McCorvey formed her own group, Roe No More Ministry, in 1997 and traveled around the country speaking out against abortion. In 2005, the Supreme Court rejected a challenge by McCorvey to the 1973 Roe v. Wade ruling.
In May 2009, she was arrested on trespassing charges after joining anti-abortion demonstrators when President Barack Obama spoke at the University of Notre Dame. In July 2009, she was among demonstrators arrested for disrupting Sonia Sotomayor’s Supreme Court nomination hearing.
McCorvey married at the age of 16, but separated shortly after while she was pregnant.
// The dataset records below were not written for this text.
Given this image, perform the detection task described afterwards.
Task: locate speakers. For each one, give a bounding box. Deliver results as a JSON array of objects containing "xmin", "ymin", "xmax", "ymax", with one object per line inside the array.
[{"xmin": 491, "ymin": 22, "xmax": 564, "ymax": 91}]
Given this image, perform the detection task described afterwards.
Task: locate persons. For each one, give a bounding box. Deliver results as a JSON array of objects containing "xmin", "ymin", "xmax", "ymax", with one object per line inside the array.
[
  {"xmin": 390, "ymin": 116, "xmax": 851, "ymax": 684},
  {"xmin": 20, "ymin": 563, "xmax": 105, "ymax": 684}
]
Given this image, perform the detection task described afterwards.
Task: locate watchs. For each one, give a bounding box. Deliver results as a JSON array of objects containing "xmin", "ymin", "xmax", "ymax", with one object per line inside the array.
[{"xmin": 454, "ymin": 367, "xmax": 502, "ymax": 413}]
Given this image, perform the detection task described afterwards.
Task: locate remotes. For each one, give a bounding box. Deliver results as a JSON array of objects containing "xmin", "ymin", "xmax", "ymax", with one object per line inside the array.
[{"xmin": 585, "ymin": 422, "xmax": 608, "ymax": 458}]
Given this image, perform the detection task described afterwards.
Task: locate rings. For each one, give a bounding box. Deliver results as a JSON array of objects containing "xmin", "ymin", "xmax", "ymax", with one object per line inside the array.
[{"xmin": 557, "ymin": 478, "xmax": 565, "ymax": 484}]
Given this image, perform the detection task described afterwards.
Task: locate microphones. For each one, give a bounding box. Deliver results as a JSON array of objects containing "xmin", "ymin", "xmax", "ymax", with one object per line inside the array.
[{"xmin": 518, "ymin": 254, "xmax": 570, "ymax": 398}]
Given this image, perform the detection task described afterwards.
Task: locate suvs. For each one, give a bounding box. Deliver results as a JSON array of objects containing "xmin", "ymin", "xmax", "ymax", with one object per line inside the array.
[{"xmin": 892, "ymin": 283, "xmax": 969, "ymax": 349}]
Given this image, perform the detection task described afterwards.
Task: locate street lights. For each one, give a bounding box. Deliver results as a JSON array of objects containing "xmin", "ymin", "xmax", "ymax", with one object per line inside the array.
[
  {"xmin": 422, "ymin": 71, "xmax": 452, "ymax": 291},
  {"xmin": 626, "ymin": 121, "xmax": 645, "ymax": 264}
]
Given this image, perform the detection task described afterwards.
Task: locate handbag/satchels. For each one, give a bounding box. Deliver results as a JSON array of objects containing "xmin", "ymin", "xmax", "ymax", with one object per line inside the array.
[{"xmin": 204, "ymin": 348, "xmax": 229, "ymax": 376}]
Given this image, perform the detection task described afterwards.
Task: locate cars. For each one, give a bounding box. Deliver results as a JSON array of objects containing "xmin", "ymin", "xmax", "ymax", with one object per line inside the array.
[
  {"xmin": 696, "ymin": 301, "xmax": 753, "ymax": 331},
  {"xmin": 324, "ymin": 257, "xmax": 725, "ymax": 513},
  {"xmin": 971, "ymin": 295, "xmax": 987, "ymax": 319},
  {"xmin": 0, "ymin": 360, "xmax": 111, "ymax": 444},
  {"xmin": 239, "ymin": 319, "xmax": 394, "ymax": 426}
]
She says her mother tricked her into signing away custody of her firstborn and then threw her out of the house.
She gave a second child up for adoption, but when she got pregnant a third time she decided to have an abortion. She said she couldn’t afford to travel to one of the handful of states where it would have been legal.
In her book “I Am Roe,” she said her adoption attorney put her in touch with Texas lawyers Linda Coffee and Sarah Weddington, who were seeking a woman to represent in a legal case to challenge the state’s anti-abortion statute. She gave birth to the “Roe” baby in June 1970.